[A run of items]

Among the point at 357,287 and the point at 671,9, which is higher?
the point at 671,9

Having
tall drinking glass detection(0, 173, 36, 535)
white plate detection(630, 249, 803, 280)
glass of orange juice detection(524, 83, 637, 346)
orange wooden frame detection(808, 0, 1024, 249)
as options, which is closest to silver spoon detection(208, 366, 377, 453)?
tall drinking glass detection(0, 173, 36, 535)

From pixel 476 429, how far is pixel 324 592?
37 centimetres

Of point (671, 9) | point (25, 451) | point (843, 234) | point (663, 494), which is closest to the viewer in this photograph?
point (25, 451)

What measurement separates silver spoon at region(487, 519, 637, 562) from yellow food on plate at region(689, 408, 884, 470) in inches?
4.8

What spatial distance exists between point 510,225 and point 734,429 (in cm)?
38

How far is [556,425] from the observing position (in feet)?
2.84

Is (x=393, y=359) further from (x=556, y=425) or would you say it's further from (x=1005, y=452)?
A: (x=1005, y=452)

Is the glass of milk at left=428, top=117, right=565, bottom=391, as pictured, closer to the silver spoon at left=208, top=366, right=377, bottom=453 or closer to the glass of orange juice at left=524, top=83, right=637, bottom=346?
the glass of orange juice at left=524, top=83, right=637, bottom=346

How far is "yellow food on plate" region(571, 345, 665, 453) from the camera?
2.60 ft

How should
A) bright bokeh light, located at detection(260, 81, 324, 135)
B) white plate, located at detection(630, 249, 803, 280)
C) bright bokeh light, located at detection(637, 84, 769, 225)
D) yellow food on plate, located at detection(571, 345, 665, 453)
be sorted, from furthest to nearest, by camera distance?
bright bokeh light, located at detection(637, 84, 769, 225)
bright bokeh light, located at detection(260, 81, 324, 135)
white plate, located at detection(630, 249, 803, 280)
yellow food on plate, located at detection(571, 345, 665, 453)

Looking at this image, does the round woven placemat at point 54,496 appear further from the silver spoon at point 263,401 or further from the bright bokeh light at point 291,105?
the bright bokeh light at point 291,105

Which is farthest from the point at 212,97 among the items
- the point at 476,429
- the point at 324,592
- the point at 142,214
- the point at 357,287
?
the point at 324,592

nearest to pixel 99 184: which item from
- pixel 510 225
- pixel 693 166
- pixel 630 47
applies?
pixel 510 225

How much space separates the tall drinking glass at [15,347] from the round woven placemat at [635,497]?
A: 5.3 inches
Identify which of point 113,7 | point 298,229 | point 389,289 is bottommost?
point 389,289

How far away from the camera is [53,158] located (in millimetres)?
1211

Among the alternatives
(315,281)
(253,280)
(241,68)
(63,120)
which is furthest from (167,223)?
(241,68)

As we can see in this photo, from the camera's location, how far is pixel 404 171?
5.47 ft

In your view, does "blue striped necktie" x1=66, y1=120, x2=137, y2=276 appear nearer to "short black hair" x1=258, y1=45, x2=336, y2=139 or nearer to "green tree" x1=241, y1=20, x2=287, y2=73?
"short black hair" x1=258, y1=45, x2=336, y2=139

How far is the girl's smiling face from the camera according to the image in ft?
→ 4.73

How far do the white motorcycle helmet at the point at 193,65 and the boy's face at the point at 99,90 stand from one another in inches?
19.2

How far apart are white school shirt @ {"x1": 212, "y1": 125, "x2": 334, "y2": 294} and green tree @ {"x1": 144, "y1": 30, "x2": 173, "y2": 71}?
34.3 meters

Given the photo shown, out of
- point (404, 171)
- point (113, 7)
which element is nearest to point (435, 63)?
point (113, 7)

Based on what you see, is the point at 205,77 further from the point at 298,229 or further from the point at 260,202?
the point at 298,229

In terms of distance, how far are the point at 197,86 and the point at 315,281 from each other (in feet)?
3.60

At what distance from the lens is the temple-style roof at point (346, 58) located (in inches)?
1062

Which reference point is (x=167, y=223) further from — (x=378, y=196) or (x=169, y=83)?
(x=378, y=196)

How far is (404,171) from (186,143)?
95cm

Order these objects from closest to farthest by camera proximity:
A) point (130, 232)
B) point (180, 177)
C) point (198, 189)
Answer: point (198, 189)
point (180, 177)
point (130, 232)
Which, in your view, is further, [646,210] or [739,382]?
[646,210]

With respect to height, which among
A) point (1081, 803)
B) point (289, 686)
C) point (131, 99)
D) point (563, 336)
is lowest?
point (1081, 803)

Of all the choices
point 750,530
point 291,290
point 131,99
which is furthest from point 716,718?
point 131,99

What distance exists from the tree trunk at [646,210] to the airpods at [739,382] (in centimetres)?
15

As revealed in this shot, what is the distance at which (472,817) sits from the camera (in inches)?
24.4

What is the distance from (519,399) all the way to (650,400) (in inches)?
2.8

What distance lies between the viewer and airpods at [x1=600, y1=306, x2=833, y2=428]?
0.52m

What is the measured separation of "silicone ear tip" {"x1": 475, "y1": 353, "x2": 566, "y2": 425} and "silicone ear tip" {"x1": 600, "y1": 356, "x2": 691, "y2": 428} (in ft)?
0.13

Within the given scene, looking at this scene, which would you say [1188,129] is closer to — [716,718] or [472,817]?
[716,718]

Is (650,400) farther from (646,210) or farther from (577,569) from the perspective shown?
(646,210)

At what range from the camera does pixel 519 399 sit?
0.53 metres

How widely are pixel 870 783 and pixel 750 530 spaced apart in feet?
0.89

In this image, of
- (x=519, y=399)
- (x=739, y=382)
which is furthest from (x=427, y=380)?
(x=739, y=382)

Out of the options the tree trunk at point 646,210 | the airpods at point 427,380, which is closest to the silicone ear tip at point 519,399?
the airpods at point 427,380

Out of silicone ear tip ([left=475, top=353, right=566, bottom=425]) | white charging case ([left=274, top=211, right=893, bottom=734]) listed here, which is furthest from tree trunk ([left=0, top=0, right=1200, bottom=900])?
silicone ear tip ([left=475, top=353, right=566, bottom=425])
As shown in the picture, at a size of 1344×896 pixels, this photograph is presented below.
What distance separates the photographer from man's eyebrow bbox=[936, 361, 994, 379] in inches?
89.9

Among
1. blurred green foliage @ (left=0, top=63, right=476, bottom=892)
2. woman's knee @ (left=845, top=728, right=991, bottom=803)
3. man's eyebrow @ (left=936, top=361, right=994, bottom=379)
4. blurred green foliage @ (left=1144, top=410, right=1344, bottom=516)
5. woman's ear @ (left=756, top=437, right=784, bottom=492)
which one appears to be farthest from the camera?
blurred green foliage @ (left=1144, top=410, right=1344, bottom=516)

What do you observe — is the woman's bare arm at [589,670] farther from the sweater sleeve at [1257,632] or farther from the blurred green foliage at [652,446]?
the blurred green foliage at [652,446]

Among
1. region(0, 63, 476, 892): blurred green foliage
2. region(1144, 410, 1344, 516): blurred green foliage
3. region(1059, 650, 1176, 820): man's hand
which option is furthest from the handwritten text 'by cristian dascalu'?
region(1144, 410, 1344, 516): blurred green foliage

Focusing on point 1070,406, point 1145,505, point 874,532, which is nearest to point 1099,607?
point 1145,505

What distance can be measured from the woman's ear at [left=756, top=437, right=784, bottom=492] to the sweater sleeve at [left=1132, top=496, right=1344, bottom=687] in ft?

The task: Reproduce every item above word for word, character for character.

Result of this task:
Among the point at 357,287 and the point at 671,9, which is higher?
the point at 671,9

Having
tall drinking glass detection(0, 173, 36, 535)
white plate detection(630, 249, 803, 280)
glass of orange juice detection(524, 83, 637, 346)
orange wooden frame detection(808, 0, 1024, 249)
as options, which is closest to silver spoon detection(208, 366, 377, 453)?
tall drinking glass detection(0, 173, 36, 535)

From pixel 476 429, how far is pixel 324 592?
37 centimetres

Of point (671, 9) | point (25, 451) | point (843, 234) | point (663, 494), which is closest to the viewer in this photograph?
point (25, 451)

What measurement separates silver spoon at region(487, 519, 637, 562) from yellow food on plate at region(689, 408, 884, 470) in inches?
4.8

What spatial distance exists between point 510,225 and point 734,429 (in cm)?
38

How far is [556,425] from the observing position (in feet)?
2.84

Is (x=393, y=359) further from (x=556, y=425) or would you say it's further from (x=1005, y=452)?
A: (x=1005, y=452)

Is the glass of milk at left=428, top=117, right=565, bottom=391, as pictured, closer to the silver spoon at left=208, top=366, right=377, bottom=453 or closer to the glass of orange juice at left=524, top=83, right=637, bottom=346?
the glass of orange juice at left=524, top=83, right=637, bottom=346

How far is "yellow food on plate" region(571, 345, 665, 453) from the camera?
2.60 ft

How should
A) bright bokeh light, located at detection(260, 81, 324, 135)
B) white plate, located at detection(630, 249, 803, 280)
C) bright bokeh light, located at detection(637, 84, 769, 225)
D) yellow food on plate, located at detection(571, 345, 665, 453)
be sorted, from furthest to nearest, by camera distance?
bright bokeh light, located at detection(637, 84, 769, 225)
bright bokeh light, located at detection(260, 81, 324, 135)
white plate, located at detection(630, 249, 803, 280)
yellow food on plate, located at detection(571, 345, 665, 453)

Looking at this image, does the round woven placemat at point 54,496 appear further from the silver spoon at point 263,401 or further from the bright bokeh light at point 291,105?
the bright bokeh light at point 291,105

Which is farthest from the point at 212,97 among the items
- the point at 476,429
- the point at 324,592
- the point at 142,214
- the point at 357,287
?
the point at 324,592

nearest to pixel 99 184: which item from
- pixel 510 225
- pixel 693 166
- pixel 630 47
applies?
pixel 510 225

How much space separates the tall drinking glass at [15,347] from the round woven placemat at [635,497]?
A: 5.3 inches
Identify which of point 113,7 | point 298,229 | point 389,289 is bottommost?
point 389,289

How far away from the camera is [53,158] located (in millimetres)?
1211

Among the alternatives
(315,281)
(253,280)
(241,68)
(63,120)
which is furthest from (167,223)?
(241,68)

As we can see in this photo, from the camera's location, how far is pixel 404 171?
5.47 ft

In your view, does "blue striped necktie" x1=66, y1=120, x2=137, y2=276 appear nearer to "short black hair" x1=258, y1=45, x2=336, y2=139 or nearer to "green tree" x1=241, y1=20, x2=287, y2=73?
"short black hair" x1=258, y1=45, x2=336, y2=139

How far is the girl's smiling face from the camera according to the image in ft?
→ 4.73

How far do the white motorcycle helmet at the point at 193,65 and the boy's face at the point at 99,90 stand from one another in inches?
19.2

How far apart are white school shirt @ {"x1": 212, "y1": 125, "x2": 334, "y2": 294} and green tree @ {"x1": 144, "y1": 30, "x2": 173, "y2": 71}?
34.3 meters

Given the photo shown, out of
- point (404, 171)
- point (113, 7)
which element is nearest to point (435, 63)?
point (113, 7)

Based on what you see, is the point at 205,77 further from the point at 298,229 or further from the point at 260,202?
the point at 298,229

In terms of distance, how far are the point at 197,86 and the point at 315,281 from each other (in feet)?
3.60

At what distance from the lens is the temple-style roof at point (346, 58) located (in inches)?
1062

Which reference point is (x=167, y=223) further from — (x=378, y=196) or (x=169, y=83)?
(x=378, y=196)

How far is (404,171) from (186,143)?
95cm

Order these objects from closest to farthest by camera proximity:
A) point (130, 232)
B) point (180, 177)
C) point (198, 189)
Answer: point (198, 189)
point (180, 177)
point (130, 232)
Which, in your view, is further, [646,210] or [739,382]?
[646,210]

With respect to height, which among
A) point (1081, 803)
B) point (289, 686)
C) point (131, 99)
D) point (563, 336)
is lowest?
point (1081, 803)

Of all the choices
point 750,530
point 291,290
point 131,99
which is furthest from point 716,718?
point 131,99

What distance exists from the tree trunk at [646,210] to the airpods at [739,382] (in centimetres)?
15

As revealed in this shot, what is the distance at which (472,817) sits from the camera (in inches)?
24.4

What is the distance from (519,399) all the way to (650,400) (in inches)?
2.8

What distance lies between the viewer and airpods at [x1=600, y1=306, x2=833, y2=428]?
0.52m

What is the measured separation of "silicone ear tip" {"x1": 475, "y1": 353, "x2": 566, "y2": 425} and "silicone ear tip" {"x1": 600, "y1": 356, "x2": 691, "y2": 428} (in ft)?
0.13

Within the given scene, looking at this scene, which would you say [1188,129] is closer to — [716,718] or [472,817]?
[716,718]

Is (650,400) farther from (646,210) or farther from (577,569) from the perspective shown?
(646,210)

At what range from the camera does pixel 519 399 sit?
0.53 metres

How widely are pixel 870 783 and pixel 750 530 spaced apart in feet?
0.89

In this image, of
- (x=519, y=399)
- (x=739, y=382)
which is furthest from (x=427, y=380)?
(x=739, y=382)

Out of the options the tree trunk at point 646,210 | the airpods at point 427,380, which is closest to the silicone ear tip at point 519,399?
the airpods at point 427,380

Out of silicone ear tip ([left=475, top=353, right=566, bottom=425]) | white charging case ([left=274, top=211, right=893, bottom=734]) listed here, which is furthest from tree trunk ([left=0, top=0, right=1200, bottom=900])?
silicone ear tip ([left=475, top=353, right=566, bottom=425])
As shown in the picture, at a size of 1344×896 pixels, this photograph is presented below.
What distance separates the photographer from man's eyebrow bbox=[936, 361, 994, 379] in inches?
89.9

Among
1. blurred green foliage @ (left=0, top=63, right=476, bottom=892)
2. woman's knee @ (left=845, top=728, right=991, bottom=803)
3. man's eyebrow @ (left=936, top=361, right=994, bottom=379)
4. blurred green foliage @ (left=1144, top=410, right=1344, bottom=516)
5. woman's ear @ (left=756, top=437, right=784, bottom=492)
which one appears to be farthest from the camera?
blurred green foliage @ (left=1144, top=410, right=1344, bottom=516)

What do you observe — is the woman's bare arm at [589,670] farther from the sweater sleeve at [1257,632] or farther from the blurred green foliage at [652,446]?
the blurred green foliage at [652,446]

Among
1. region(0, 63, 476, 892): blurred green foliage
2. region(1144, 410, 1344, 516): blurred green foliage
3. region(1059, 650, 1176, 820): man's hand
which option is furthest from the handwritten text 'by cristian dascalu'?
region(1144, 410, 1344, 516): blurred green foliage

Focusing on point 1070,406, point 1145,505, point 874,532, which is nearest to point 1099,607?
point 1145,505

What distance can be measured from the woman's ear at [left=756, top=437, right=784, bottom=492] to the sweater sleeve at [left=1132, top=496, right=1344, bottom=687] in ft?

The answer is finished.